Eine gezielte Anti-Aging-Pflege ist ab dem Zeitpunkt sinnvoll, wenn Du erste Zeichen der Hautalterung bemerkst. Für die meisten beginnt dies zwischen 30 und 40 Jahren. Ab 60 sind spezialisierte Formulierungen mit höheren Wirkstoffkonzentrationen und reichhaltigeren Texturen empfehlenswert, da die Haut andere Bedürfnisse hat als in jüngeren Jahren.
Wie lange dauert es, bis Ergebnisse sichtbar werden?
Die Eingewöhnungszeit beträgt typischerweise 4–12 Wochen für erste sichtbare Veränderungen. Vollständige Ergebnisse bei Faltenreduktion oder Pigmentaufhellung zeigen sich oft erst nach 3–6 Monaten konsequenter Anwendung.

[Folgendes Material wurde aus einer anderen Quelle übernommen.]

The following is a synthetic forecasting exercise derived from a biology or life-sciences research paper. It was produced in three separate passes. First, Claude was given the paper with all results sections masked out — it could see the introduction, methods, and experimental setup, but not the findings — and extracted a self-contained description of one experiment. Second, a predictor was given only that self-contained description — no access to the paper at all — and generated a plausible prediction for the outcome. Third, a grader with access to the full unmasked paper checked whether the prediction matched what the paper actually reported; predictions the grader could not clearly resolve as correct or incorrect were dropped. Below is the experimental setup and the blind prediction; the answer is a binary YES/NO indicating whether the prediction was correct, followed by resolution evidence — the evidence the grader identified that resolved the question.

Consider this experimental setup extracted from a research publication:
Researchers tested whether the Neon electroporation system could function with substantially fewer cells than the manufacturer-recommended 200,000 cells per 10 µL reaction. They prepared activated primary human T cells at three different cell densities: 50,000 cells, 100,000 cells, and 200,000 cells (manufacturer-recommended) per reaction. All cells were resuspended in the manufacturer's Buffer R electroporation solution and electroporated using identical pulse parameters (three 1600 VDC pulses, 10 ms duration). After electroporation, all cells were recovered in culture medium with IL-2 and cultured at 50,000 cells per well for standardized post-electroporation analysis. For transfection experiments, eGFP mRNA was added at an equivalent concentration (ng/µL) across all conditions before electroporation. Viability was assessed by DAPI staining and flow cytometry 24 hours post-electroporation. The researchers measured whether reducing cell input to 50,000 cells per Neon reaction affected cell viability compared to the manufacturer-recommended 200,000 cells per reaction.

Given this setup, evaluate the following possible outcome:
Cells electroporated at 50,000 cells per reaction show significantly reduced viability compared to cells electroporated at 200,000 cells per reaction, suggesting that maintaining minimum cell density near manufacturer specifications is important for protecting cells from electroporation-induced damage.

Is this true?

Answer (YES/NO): NO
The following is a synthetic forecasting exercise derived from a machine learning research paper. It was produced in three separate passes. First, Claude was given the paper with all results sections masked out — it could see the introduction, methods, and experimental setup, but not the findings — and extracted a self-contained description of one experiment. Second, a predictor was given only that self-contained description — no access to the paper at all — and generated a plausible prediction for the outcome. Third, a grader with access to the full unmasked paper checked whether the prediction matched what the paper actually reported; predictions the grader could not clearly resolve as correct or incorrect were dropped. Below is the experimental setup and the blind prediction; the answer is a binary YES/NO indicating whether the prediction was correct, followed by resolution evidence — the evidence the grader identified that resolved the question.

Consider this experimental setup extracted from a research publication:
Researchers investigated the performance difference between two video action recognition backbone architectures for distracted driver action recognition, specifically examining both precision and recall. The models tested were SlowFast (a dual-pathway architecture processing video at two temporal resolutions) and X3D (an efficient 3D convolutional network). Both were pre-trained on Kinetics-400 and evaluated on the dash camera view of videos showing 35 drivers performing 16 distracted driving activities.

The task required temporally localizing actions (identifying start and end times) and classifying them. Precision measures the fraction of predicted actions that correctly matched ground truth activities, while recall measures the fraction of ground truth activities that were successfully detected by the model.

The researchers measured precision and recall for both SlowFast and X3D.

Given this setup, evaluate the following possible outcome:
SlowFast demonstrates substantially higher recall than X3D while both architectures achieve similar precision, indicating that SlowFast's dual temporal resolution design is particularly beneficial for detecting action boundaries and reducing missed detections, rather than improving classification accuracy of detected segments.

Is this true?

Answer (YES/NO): NO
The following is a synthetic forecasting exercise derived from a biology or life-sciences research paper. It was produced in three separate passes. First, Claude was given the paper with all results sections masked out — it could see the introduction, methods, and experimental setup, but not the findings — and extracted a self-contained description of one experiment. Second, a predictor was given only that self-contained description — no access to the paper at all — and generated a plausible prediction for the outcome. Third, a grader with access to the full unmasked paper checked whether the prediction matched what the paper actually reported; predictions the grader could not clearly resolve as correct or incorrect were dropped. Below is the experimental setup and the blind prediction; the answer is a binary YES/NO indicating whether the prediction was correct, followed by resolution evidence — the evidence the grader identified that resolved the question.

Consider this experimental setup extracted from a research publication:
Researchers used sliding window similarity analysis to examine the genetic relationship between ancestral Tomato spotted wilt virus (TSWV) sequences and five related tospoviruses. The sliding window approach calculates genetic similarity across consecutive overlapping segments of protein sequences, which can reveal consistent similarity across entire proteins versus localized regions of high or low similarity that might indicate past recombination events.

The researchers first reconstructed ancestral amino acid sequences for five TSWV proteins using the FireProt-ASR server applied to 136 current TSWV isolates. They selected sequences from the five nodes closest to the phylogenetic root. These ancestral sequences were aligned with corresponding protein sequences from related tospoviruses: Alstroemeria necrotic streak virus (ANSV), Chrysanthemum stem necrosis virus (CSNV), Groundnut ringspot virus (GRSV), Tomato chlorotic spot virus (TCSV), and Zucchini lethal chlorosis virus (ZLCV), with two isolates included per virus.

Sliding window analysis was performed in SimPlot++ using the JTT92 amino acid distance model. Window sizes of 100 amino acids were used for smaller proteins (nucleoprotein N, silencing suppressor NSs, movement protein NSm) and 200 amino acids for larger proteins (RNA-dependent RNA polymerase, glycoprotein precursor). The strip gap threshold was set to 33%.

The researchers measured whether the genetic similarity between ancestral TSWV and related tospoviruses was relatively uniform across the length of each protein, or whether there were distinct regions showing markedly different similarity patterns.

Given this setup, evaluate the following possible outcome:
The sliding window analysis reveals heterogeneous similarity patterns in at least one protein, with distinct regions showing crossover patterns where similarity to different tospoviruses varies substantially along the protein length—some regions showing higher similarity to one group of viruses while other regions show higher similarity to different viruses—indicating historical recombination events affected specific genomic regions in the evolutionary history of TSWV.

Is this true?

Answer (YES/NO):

Feuchtigkeitswerte verbessern sich hingegen bereits nach wenigen Tagen.
Kann man verschiedene Anti-Aging-Wirkstoffe kombinieren?
Ja, viele Wirkstoffe ergänzen sich hervorragend. Hyaluronsäure, Peptide und Ceramide lassen sich problemlos kombinieren. Bei Retinol und starken Säuren (wie hochkonzentriertem Vitamin C) empfiehlt sich eine getrennte Anwendung – Retinol abends, Vitamin C morgens.
Welche Creme eignet sich für sehr empfindliche reife Haut?
Für empfindliche Haut ab 60 sind Naturkosmetik-Produkte oder Sensitiv-Linien ohne synthetische Duftstoffe, Alkohol und aggressive Konservierungsmittel ideal. Achte auf beruhigende Inhaltsstoffe wie Panthenol (Vitamin B5), Mandelöl oder Hafermehl. Bei Retinol wähle mildere Formen wie Retinaldehyd in niedriger Konzentration.
Sind teure Cremes automatisch besser?
Nein, der Preis allein garantiert keine bessere Wirkung. Entscheidend sind die Wirkstoffkonzentration, Stabilität der Formulierung und wissenschaftliche Belege. Manche Apotheken- oder Drogerieprodukte bieten vergleichbare Qualität zu günstigeren Preisen. Vergleiche die INCI-Liste (Inhaltsstoffe) verschiedener Produkte, um das beste Preis-Leistungs-Verhältnis zu finden.
Wie wichtig ist der Lichtschutzfaktor in der Tagescreme?
Extrem wichtig. UV-Strahlung ist einer der Hauptfaktoren für sichtbare Hautalterung und Pigmentflecken. Ein täglicher Lichtschutzfaktor von mindestens LSF 30 schützt vor weiteren Schäden und unterstützt die Wirkung anderer Anti-Aging-Wirkstoffe. Besonders bei der Anwendung von Retinol ist konsequenter UV-Schutz unverzichtbar.